→ **Do this**
Reproduce each record below exactly as written.

[Rows from a spatial reasoning dataset]

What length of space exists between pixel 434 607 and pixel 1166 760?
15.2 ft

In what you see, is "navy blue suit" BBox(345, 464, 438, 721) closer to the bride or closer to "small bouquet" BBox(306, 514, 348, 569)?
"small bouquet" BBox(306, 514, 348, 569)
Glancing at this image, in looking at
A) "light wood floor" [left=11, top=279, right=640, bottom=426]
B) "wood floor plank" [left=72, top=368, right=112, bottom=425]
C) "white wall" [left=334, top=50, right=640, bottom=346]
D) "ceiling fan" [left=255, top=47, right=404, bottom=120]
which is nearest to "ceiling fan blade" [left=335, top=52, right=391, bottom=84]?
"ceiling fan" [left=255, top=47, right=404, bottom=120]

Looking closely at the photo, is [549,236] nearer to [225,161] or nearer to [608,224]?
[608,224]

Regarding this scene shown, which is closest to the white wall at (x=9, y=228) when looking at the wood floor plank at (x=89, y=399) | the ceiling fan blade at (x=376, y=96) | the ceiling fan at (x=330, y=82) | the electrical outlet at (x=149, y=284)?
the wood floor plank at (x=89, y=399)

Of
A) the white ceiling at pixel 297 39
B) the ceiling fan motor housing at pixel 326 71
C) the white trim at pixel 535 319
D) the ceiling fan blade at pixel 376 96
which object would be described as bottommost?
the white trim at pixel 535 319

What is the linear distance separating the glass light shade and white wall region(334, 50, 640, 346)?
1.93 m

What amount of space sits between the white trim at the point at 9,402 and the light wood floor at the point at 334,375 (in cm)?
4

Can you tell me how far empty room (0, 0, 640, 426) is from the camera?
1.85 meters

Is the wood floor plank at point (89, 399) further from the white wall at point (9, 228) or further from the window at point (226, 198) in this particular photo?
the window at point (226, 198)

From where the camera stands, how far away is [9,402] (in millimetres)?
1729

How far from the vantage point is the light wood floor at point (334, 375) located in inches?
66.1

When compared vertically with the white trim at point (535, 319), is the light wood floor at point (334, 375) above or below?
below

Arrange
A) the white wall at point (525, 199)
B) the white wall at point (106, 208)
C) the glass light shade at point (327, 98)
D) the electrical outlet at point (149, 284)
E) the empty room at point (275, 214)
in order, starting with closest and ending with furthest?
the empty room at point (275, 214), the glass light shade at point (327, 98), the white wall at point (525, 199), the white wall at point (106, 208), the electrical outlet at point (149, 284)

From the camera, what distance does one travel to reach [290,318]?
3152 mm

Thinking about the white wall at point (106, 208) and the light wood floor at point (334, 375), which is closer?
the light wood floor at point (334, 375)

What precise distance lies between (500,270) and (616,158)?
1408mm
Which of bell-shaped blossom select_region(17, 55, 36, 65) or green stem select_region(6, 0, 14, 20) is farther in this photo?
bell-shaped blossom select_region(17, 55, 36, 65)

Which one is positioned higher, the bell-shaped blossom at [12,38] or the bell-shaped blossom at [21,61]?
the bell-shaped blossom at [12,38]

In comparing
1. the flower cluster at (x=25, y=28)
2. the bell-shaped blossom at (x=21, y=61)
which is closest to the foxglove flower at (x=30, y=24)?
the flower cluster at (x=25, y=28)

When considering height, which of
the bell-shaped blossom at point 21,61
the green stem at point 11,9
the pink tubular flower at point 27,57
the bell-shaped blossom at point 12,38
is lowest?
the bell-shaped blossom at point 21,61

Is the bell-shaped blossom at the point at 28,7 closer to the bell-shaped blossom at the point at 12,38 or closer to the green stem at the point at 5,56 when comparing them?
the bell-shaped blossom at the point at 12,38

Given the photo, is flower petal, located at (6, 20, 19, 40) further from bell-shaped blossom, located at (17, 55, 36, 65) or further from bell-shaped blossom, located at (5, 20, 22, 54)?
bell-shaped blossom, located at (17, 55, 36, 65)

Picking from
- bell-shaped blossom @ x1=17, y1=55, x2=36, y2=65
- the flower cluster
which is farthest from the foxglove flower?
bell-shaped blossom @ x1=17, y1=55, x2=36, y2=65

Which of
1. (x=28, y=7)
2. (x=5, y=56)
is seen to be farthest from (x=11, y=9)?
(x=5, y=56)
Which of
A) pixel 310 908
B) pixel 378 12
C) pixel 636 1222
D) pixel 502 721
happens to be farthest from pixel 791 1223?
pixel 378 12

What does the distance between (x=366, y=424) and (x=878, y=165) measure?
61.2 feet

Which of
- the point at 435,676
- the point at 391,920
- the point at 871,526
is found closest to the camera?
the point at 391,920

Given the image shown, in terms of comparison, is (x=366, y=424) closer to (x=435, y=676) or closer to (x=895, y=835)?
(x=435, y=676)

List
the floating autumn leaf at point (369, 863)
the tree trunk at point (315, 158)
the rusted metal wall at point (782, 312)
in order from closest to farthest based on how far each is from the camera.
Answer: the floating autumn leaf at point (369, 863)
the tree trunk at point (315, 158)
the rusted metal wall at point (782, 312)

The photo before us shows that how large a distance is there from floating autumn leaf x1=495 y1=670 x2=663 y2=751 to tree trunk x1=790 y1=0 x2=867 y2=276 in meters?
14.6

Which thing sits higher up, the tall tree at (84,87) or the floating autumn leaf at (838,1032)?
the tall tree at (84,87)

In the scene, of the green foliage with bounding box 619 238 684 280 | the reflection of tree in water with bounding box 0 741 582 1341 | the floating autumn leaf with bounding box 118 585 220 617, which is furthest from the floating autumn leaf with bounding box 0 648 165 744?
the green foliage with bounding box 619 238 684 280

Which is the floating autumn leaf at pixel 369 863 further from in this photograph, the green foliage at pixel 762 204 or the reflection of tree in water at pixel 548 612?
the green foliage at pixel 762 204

→ **Full output**
What length of space exists between pixel 434 607 and pixel 1166 760?
15.2 ft

In what you see, is "navy blue suit" BBox(345, 464, 438, 721) closer to the bride or closer to "small bouquet" BBox(306, 514, 348, 569)?
"small bouquet" BBox(306, 514, 348, 569)
Glancing at this image, in looking at
A) "light wood floor" [left=11, top=279, right=640, bottom=426]
B) "wood floor plank" [left=72, top=368, right=112, bottom=425]
C) "white wall" [left=334, top=50, right=640, bottom=346]
D) "ceiling fan" [left=255, top=47, right=404, bottom=120]
which is nearest to "ceiling fan blade" [left=335, top=52, right=391, bottom=84]?
"ceiling fan" [left=255, top=47, right=404, bottom=120]

Looking closely at the photo, is [549,236] nearer to [225,161] or nearer to [608,224]?
[608,224]

Regarding this scene shown, which is closest to the white wall at (x=9, y=228) when looking at the wood floor plank at (x=89, y=399) | the ceiling fan blade at (x=376, y=96) | the ceiling fan at (x=330, y=82) | the electrical outlet at (x=149, y=284)?
the wood floor plank at (x=89, y=399)

Of
A) the white ceiling at pixel 297 39
B) the ceiling fan motor housing at pixel 326 71
C) the white trim at pixel 535 319
D) the ceiling fan blade at pixel 376 96
which object would be described as bottommost?
the white trim at pixel 535 319

What is the linear distance separating the glass light shade and white wall region(334, 50, 640, 346)?
1.93 m

What amount of space sits between the white trim at the point at 9,402 and the light wood floor at the point at 334,375 (in cm)?
4

Can you tell me how far empty room (0, 0, 640, 426) is from the camera?
1.85 meters

Is the wood floor plank at point (89, 399) further from the white wall at point (9, 228) or further from the window at point (226, 198) in this particular photo?
the window at point (226, 198)

From where the camera stands, how far away is [9,402] (in millimetres)?
1729

How far from the vantage point is the light wood floor at point (334, 375) located in inches?
66.1

When compared vertically with the white trim at point (535, 319), is the light wood floor at point (334, 375) above or below?
below

Arrange
A) the white wall at point (525, 199)
B) the white wall at point (106, 208)
C) the glass light shade at point (327, 98)
D) the electrical outlet at point (149, 284)
E) the empty room at point (275, 214)
in order, starting with closest and ending with furthest?
the empty room at point (275, 214), the glass light shade at point (327, 98), the white wall at point (525, 199), the white wall at point (106, 208), the electrical outlet at point (149, 284)

From the camera, what distance does one travel to reach [290,318]?
3152 mm

Thinking about the white wall at point (106, 208) and the light wood floor at point (334, 375), which is closer?
the light wood floor at point (334, 375)

What precise distance lies between (500,270) and (616,158)?
1408mm
Which of bell-shaped blossom select_region(17, 55, 36, 65) or green stem select_region(6, 0, 14, 20) is farther in this photo?
bell-shaped blossom select_region(17, 55, 36, 65)

Which one is positioned higher, the bell-shaped blossom at [12,38] or the bell-shaped blossom at [21,61]?
the bell-shaped blossom at [12,38]

In comparing
1. the flower cluster at (x=25, y=28)
2. the bell-shaped blossom at (x=21, y=61)
which is closest to the foxglove flower at (x=30, y=24)?
the flower cluster at (x=25, y=28)

When considering height, which of
the bell-shaped blossom at point 21,61
the green stem at point 11,9
the pink tubular flower at point 27,57
the bell-shaped blossom at point 12,38
is lowest?
the bell-shaped blossom at point 21,61

Is the bell-shaped blossom at the point at 28,7 closer to the bell-shaped blossom at the point at 12,38 or closer to the green stem at the point at 5,56 when comparing them?
the bell-shaped blossom at the point at 12,38

Given the photo, is flower petal, located at (6, 20, 19, 40) further from bell-shaped blossom, located at (17, 55, 36, 65) or further from bell-shaped blossom, located at (5, 20, 22, 54)?
bell-shaped blossom, located at (17, 55, 36, 65)

Picking from
- bell-shaped blossom @ x1=17, y1=55, x2=36, y2=65
- the flower cluster
which is farthest from the foxglove flower?
bell-shaped blossom @ x1=17, y1=55, x2=36, y2=65

Which of
1. (x=28, y=7)
2. (x=5, y=56)
is seen to be farthest from (x=11, y=9)?
(x=5, y=56)
Which of
A) pixel 310 908
B) pixel 378 12
C) pixel 636 1222
D) pixel 502 721
happens to be farthest from pixel 791 1223?
pixel 378 12

What does the distance between (x=366, y=424) and (x=878, y=165) measure?
61.2 feet

Which of
- the point at 435,676
- the point at 391,920
- the point at 871,526
is found closest to the camera?
the point at 391,920

Given the image shown, in terms of comparison, is (x=366, y=424) closer to (x=435, y=676) or closer to (x=895, y=835)?
(x=435, y=676)

List
the floating autumn leaf at point (369, 863)
the tree trunk at point (315, 158)
the rusted metal wall at point (782, 312)
in order from closest to farthest based on how far each is from the camera.
Answer: the floating autumn leaf at point (369, 863)
the tree trunk at point (315, 158)
the rusted metal wall at point (782, 312)

The photo before us shows that how large a distance is there from floating autumn leaf x1=495 y1=670 x2=663 y2=751 to tree trunk x1=790 y1=0 x2=867 y2=276 in meters?
14.6

Which thing sits higher up, the tall tree at (84,87) or the floating autumn leaf at (838,1032)?
the tall tree at (84,87)

In the scene, of the green foliage with bounding box 619 238 684 280 | the reflection of tree in water with bounding box 0 741 582 1341 | the floating autumn leaf with bounding box 118 585 220 617, which is furthest from the floating autumn leaf with bounding box 0 648 165 744?
the green foliage with bounding box 619 238 684 280

Which is the floating autumn leaf at pixel 369 863 further from in this photograph, the green foliage at pixel 762 204 or the reflection of tree in water at pixel 548 612?
the green foliage at pixel 762 204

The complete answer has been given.